## SUPPLIED DATA:
···

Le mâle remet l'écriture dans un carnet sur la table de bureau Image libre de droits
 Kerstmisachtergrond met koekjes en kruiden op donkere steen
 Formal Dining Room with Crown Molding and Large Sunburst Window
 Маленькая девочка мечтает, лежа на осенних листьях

···

## ACTION ITEM:
Set down nothing but the lines from the one containing "Formal Dining Room" through the final line above, exactly as written.

## RESULT FOR THIS TASK:
 Formal Dining Room with Crown Molding and Large Sunburst Window
 Маленькая девочка мечтает, лежа на осенних листьях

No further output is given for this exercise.